Read the link and this:
FOR IMMEDIATE RELEASE
Date: August 19, 1997
Contact: Colleen Roche (212) 788-2958, Jennifer Chait (21) 788-8479
MAYOR GIULIANI SIGNS COUNCIL BILL NO. 959-A, IMPROVING
ENFORCEMENT MEASURES AGAINST ILLEGAL APARTMENT
REMARKS BY MAYOR RUDOLPH W. GIULIANI AT PUBLIC HEARING ON LOCAL LAWS
The first bill before me this afternoon is Introductory Number 959-A, introduced at my request
and at the request of the Queens Borough President, by Council Members Spigner, Marshall,
Freed, Pagan, Sabini, Abel and Stabile. This legislation amends the Administrative Code of the
City of New York in relation to improving enforcement measures against illegal apartment
This bill would provide the Department of Buildings (DOB) and other city agencies with the
additional tools necessary to stop the proliferation of illegal apartment conversions throughout
the City. This legislation would not only make it more difficult for owners to illegally convert a
portion of their home, but would also severely penalize those who take part or assist in the
illegal conversion of a home.
Specifically, Intro. 959-A would substantially increase the civil and criminal penalties, including
the jail term for the most egregious violations, for any person who takes part in the illegal
conversion of a building. The Commissioner of DOB will also have the option of imposing daily
civil penalties upon homeowners. These fines will be levied for each day a violation continues to
This legislation would also subject home improvement businesses to violations for performing or
attempting to perform any work that violates the Building Code and would require the
Department of Consumer Affairs to suspend or revoke the license of any home improvement
business which continues to operate in violation of a DOB stop-work order.

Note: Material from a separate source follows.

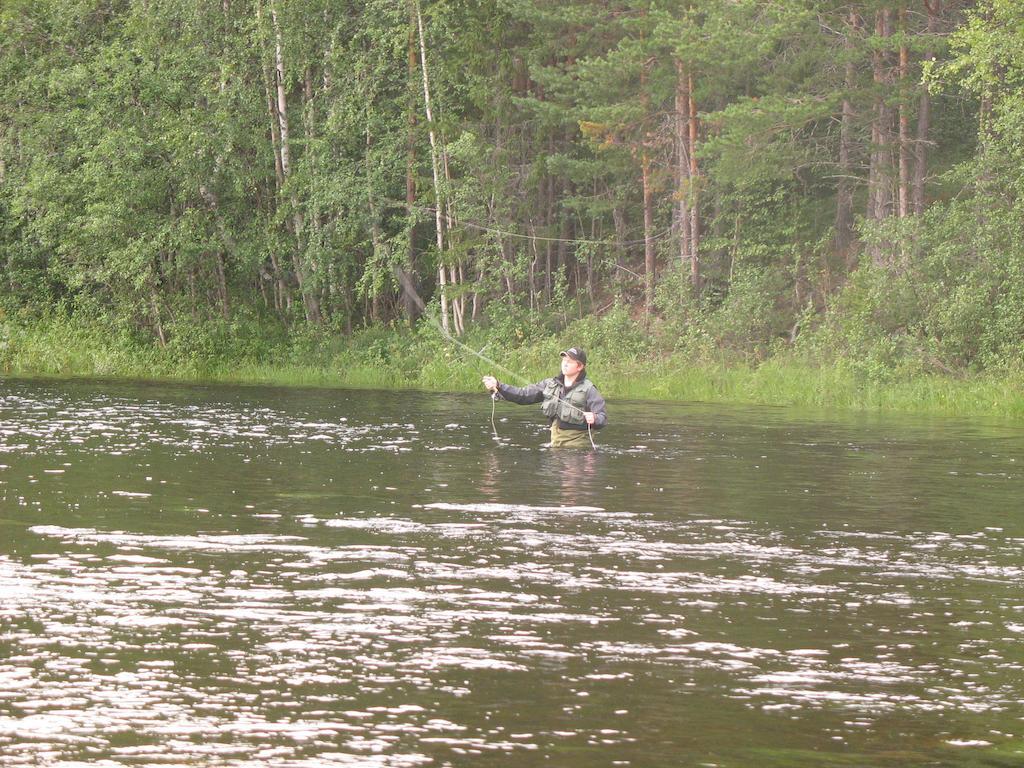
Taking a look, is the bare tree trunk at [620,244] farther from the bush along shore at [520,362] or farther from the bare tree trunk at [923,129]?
the bare tree trunk at [923,129]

Upon the finding of a violation, the bill further requires the Environmental Control Board to notify
the Internal Revenue Service, New York State Department of Taxation and the New York City
Department of Finance and provide them with information identifying the homeowners and
premises where violations were found.
Finally, with regard to the relocation of displaced tenants of illegally converted homes, the bill
authorizes the Department of Housing Preservation and Development to enter relocation liens
upon homeowners as expenses are incurred and extends the allowable duration of these liens
from three to ten years.
Illegal conversions, by straining municipal services like schools, sanitation, transportation and
infrastructure repair, adversely affect the quality of life in our residential neighborhoods and
diminish the property values of legal homeowners. More importantly, the illegal unlicensed
construction work and overcrowding conditions associated with illegal conversions can and do
result in public safety hazards.
This legislation is the centerpiece of a comprehensive strategy to combat the growing problem
of illegal conversions. The Administration, in conjunction with Borough President Shulman, has
also introduced state legislation that would give DOB broader authority in issuing proper service
of violations, enabling DOB to hold absentee landlords responsible. This bill has recently
passed both houses of the State Legislature and is expected to be signed by the Governor.

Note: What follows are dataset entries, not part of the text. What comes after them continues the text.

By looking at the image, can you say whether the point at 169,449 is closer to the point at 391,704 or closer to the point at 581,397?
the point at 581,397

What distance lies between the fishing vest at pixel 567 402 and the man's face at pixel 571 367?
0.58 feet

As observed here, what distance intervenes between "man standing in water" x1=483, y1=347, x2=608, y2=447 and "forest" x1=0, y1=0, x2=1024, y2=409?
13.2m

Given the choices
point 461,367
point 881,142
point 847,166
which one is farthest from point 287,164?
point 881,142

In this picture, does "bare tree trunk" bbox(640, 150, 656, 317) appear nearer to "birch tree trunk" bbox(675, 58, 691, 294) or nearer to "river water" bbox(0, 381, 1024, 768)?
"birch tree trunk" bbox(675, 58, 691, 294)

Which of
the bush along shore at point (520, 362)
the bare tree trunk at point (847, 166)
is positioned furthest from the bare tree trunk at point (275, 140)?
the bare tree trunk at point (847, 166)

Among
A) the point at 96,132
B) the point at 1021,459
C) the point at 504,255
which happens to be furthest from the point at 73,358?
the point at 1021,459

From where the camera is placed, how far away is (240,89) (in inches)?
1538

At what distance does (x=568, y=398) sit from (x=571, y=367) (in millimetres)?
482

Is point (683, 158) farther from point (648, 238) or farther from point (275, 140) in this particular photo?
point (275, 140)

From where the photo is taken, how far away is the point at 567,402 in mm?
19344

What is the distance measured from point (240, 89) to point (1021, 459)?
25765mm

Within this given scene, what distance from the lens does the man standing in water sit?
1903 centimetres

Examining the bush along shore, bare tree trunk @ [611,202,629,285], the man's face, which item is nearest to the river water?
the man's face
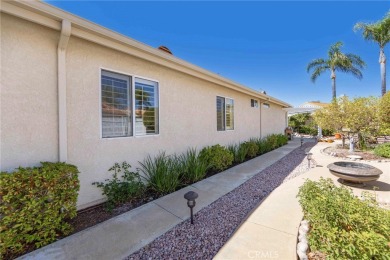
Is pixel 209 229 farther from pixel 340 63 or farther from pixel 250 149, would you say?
pixel 340 63

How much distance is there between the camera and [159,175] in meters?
4.72

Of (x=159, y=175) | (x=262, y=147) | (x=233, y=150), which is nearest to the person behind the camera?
(x=159, y=175)

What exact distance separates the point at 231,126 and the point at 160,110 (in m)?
4.95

Moreover, in March, I provided additional funding and instructed the Commissioner of DOB to
hire nine additional building inspectors. These inspectors are assigned to a quality of life task
force focusing on illegal conversions in the Borough of Queens, where the problem has been
the most prominent. Since March this task force has conducted 3,694 inspections and has
issued 2,095 violations. An additional $895,000 has also been added in the City's recently
adopted FY 98 budget for an additional 20 employees to target illegal conversions.
Clearly, Intro. 959-A along with the state legislation will substantially enhance our efforts to
address this long-standing problem. Not only will DOB be given the tools to take significant and
necessary action, but appropriate criminal and civil penalties will be handed to unscrupulous
landlords, and a real deterrent will be established for those considering illegally converting their
I want to thank Borough President Claire Shulman for her leadership on this matter and for
working with me to craft this legislation. For the reasons previously stated, I will now sign the bill.